■ Records for processing:
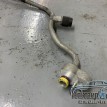 Трубка кондиционера Volkswagen Touareg 1 Volkswagen Touareg 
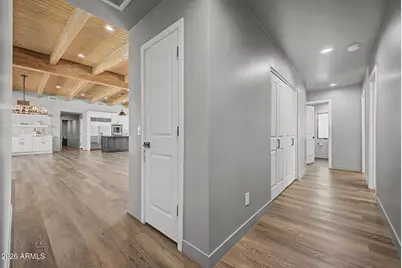 12621 N 80th Place, Scottsdale, AZ 85260 - Photo 36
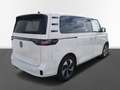 Volkswagen ID. Buzz Bus Pro 150 kW (204 PS) 77 kWh 1-Gang-Automatikget Blanc - thumbnail 6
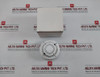 Analogue Multi Sensor 17-41V Dc By Hochiki Acc-e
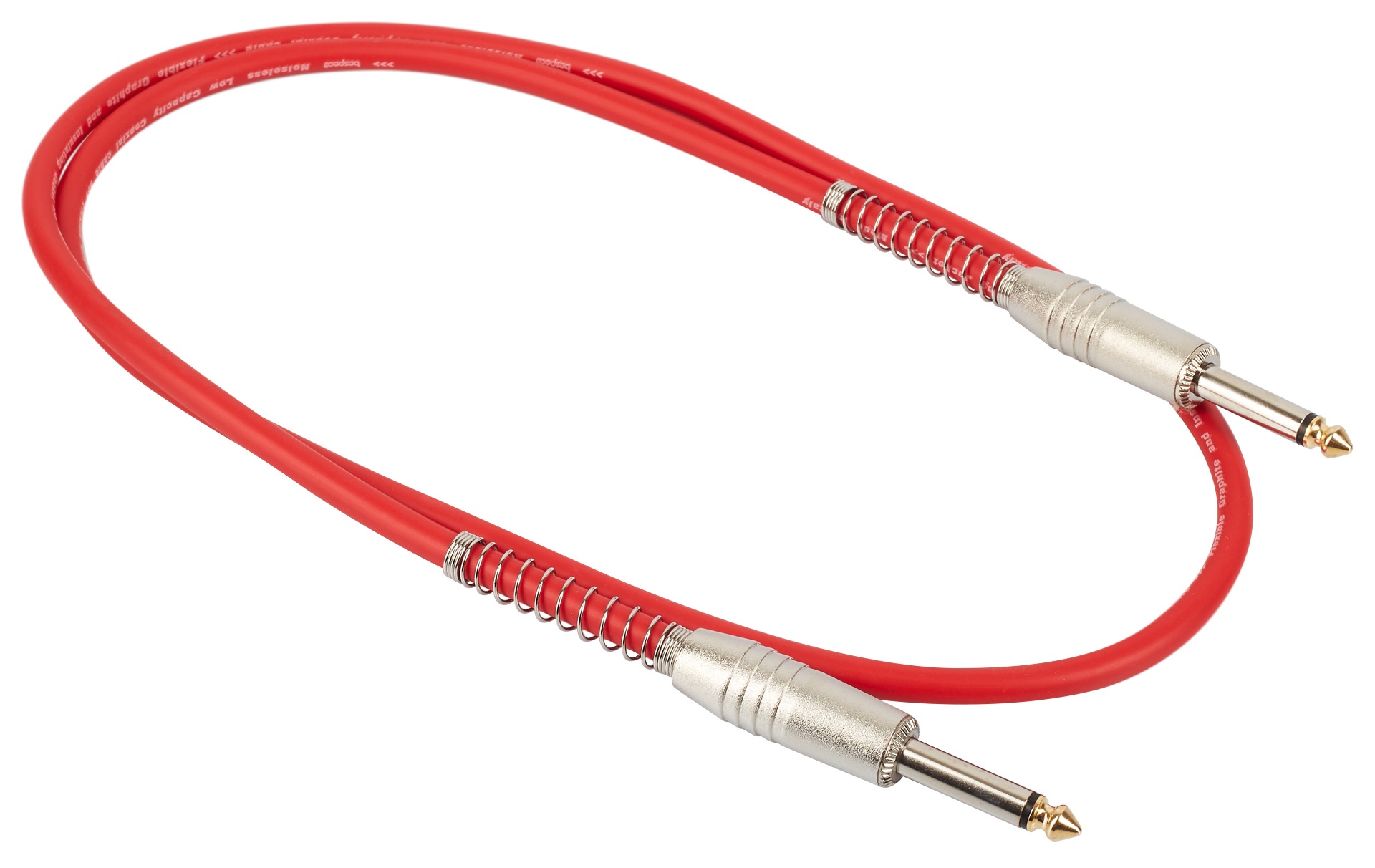 Bespeco IRO100P RD (obrázek 3)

■ Task statement:
A faithful copy of the records above, without images, is what to give back.

■ Solved exercise:
 Трубка кондиционера Volkswagen Touareg 1 Volkswagen Touareg 
 12621 N 80th Place, Scottsdale, AZ 85260 - Photo 36
 Volkswagen ID. Buzz Bus Pro 150 kW (204 PS) 77 kWh 1-Gang-Automatikget Blanc - thumbnail 6
 Analogue Multi Sensor 17-41V Dc By Hochiki Acc-e
 Bespeco IRO100P RD (obrázek 3)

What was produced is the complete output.